Moses a vécu et travaillé à la ferme toute sa vie, une vie dure.
Moses idéalise ses souvenirs, elle peint des tableaux romantiques.

Ses paysages bucoliques avec ses fermes, ses collines et ses petites figures évoquent un monde qui existait principalement dans son imagination.

Son instinct et sa sensibilité prêtent à ses peintures un charme nostalgique qui les a rendues immensément populaires.

Grand-maman Moses ne fit jamais de portrait, peignant un seul sujet, la nature et ses saisons avec une prédilection pour la neige.

Elle travaillait de mémoire, restituant sous diverse formes météorologiques les collines du Vermont toujours peuplées d’un petit monde anecdotique évoquant la vie quotidienne et rurale.

Son dessin est extrêmement simple, maladroit et schématique, sa perspective est arbitraire et ses compositions foisonnantes au réalisme rustique, souvent compliquées avec une profusion des détails ne témoignent d’aucune recherche particulière.
En revanche, la suggestion de l’espace est, elle, toute picturale.

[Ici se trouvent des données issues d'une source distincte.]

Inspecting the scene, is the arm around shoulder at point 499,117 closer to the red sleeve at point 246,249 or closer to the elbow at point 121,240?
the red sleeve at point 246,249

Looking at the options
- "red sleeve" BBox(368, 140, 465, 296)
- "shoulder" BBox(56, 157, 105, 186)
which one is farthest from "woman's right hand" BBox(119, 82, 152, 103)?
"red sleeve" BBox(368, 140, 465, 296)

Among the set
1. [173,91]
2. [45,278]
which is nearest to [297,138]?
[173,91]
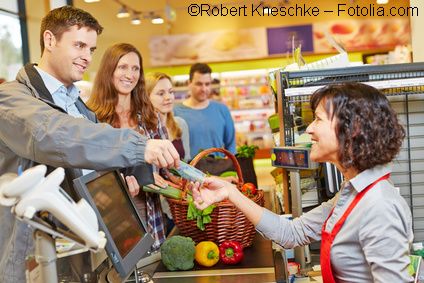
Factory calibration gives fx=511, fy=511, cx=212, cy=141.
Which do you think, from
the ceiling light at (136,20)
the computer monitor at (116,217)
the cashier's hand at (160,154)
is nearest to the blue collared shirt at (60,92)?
the computer monitor at (116,217)

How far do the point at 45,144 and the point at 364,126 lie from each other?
86 cm

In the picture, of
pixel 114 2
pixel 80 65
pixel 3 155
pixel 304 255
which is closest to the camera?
pixel 3 155

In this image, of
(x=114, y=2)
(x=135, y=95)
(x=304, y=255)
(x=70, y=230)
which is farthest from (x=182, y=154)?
(x=114, y=2)

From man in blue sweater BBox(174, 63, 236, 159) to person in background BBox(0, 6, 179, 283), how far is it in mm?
2673

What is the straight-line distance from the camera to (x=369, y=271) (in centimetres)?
141

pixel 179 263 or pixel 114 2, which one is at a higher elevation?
pixel 114 2

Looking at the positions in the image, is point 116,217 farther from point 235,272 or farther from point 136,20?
point 136,20

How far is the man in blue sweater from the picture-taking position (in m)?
4.49

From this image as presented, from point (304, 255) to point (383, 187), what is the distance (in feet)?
2.51

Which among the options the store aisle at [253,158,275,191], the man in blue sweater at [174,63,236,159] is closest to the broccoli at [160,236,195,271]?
the man in blue sweater at [174,63,236,159]

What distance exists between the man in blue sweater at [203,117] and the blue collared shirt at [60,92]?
2.61 meters

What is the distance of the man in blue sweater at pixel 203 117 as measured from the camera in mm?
4488

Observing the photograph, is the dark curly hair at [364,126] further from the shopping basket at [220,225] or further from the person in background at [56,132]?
the shopping basket at [220,225]

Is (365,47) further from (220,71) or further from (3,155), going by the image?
(3,155)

Grand-maman Moses est experte dans l’utilisation de la couleur.
Ses couleurs chantent, elles éclatent l’espace de ses toiles et inondent ses paysages de joie.
Il n’y a pas d’ombre dans les tableaux de Moses.
Cette particularité vient peut-être de son expérience de brodeuse, sûrement de son instinct et de la candeur de son observation.

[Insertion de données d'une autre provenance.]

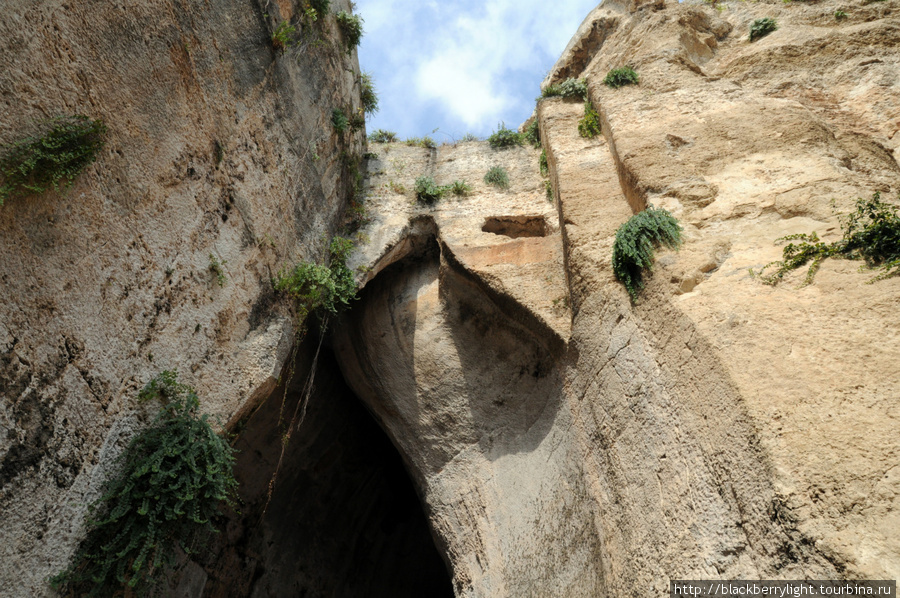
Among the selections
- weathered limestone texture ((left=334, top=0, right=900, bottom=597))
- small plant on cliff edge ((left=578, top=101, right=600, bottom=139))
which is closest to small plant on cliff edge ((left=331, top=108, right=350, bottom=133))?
weathered limestone texture ((left=334, top=0, right=900, bottom=597))

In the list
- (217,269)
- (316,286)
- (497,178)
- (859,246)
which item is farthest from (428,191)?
(859,246)

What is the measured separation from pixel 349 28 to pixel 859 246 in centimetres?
823

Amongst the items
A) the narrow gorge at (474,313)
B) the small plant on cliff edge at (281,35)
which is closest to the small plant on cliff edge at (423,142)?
the narrow gorge at (474,313)

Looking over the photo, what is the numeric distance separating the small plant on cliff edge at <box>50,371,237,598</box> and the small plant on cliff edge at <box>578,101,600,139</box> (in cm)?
635

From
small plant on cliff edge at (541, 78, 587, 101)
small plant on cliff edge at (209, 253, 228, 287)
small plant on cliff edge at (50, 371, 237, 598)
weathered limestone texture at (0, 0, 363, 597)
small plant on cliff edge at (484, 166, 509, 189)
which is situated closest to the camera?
weathered limestone texture at (0, 0, 363, 597)

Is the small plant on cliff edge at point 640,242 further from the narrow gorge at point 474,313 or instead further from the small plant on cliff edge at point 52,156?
the small plant on cliff edge at point 52,156

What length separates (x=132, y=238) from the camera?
16.9 ft

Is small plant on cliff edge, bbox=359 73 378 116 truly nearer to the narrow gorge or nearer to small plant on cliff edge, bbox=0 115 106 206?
the narrow gorge

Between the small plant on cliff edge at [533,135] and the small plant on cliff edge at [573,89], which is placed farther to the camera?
the small plant on cliff edge at [533,135]

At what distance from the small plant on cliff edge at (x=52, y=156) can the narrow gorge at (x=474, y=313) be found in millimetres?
122

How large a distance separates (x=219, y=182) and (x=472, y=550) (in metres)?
5.28

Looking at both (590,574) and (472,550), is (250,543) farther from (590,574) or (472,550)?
(590,574)

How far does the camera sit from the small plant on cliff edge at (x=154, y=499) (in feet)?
14.7

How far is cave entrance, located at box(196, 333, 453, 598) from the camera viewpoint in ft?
28.1
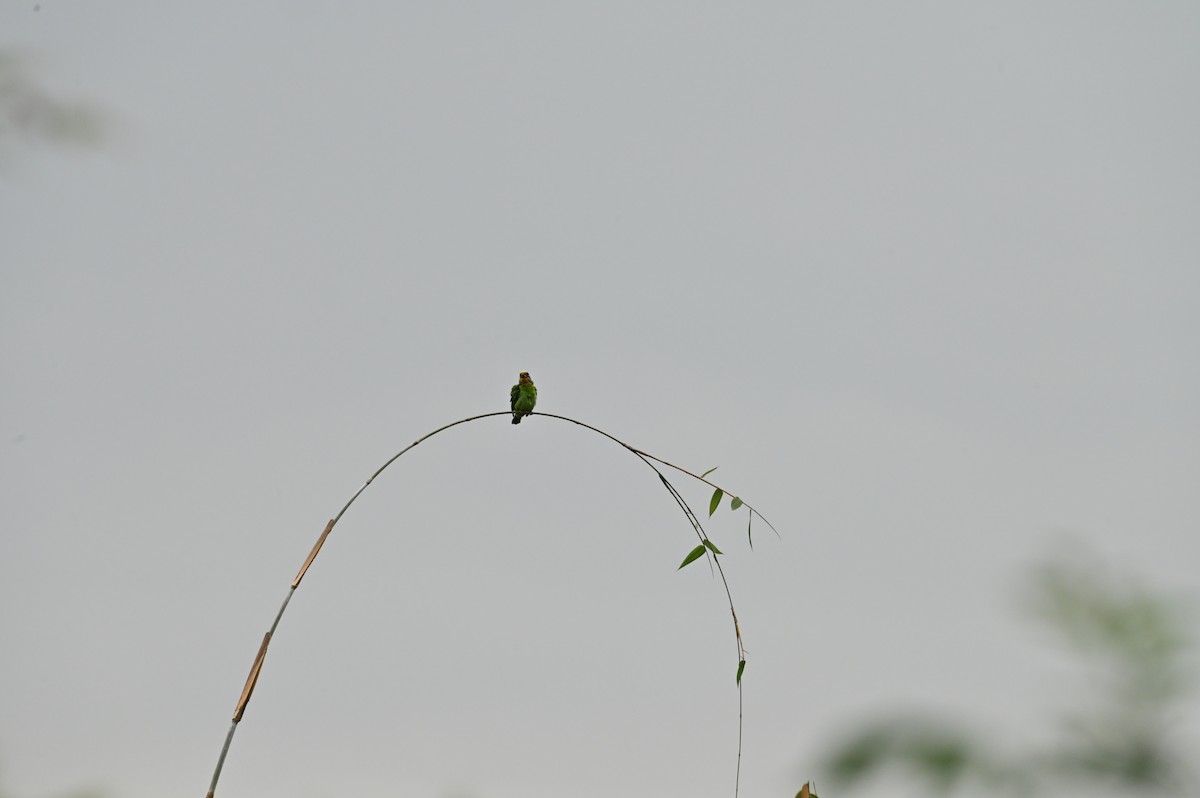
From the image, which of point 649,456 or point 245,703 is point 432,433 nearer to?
point 649,456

Son style est vif, d’une grande fraîcheur, presque enfantin et n’appartient qu’à elle.

Ce mélange subtil de science innée et de spontanéité maladroite fait de la peinture de Grand-maman Moses une peinture authentique s’accordant au style naïf.

Ses tableaux les plus célèbres sont: Over the River to Grandma’s house –1947,Catching the Turkey –1940, et The Old Oaken Bucket –1946, 1943, 1940.

 

Conclusion

Moses a réussi à capter l’attention, l’admiration des collectionneurs d’art du monde entier.

L’œuvre de Moses avec ses paysages lumineux et joyeux a donné de l’espoir en l’avenir au public traumatisé par la seconde guerre mondiale.

Elle est devenue si populaire que, pour célébrer son centième anniversaire, le gouverneur de New-York, Nelson Rockefeller a déclaré le 7 septembre 1960, sous le nom de « Grandma Moses Day ».

Au cours de sa carrière de peintre, Grand-maman Moses a créé environ 1500 œuvres.

Ses peintures sont toujours populaires et offrent un aperçu du passé pastoral de l’Amérique.

Le président John F. Kennedy -cf. le rapport d’Associated Press, s’est souvenu de Moses comme d’une figure bien-aimée de la vie américaine et a déclaré « la vivacité de ses peintures a redonné une fraîcheur primitive à notre perception de la scène américaine ».

Moses commente :  « Tout le monde peut peindre. Tout ce que vous avez à faire est de représenter une peinture dans votre esprit, puis de la transférer sur la toile avec les pinceaux. » !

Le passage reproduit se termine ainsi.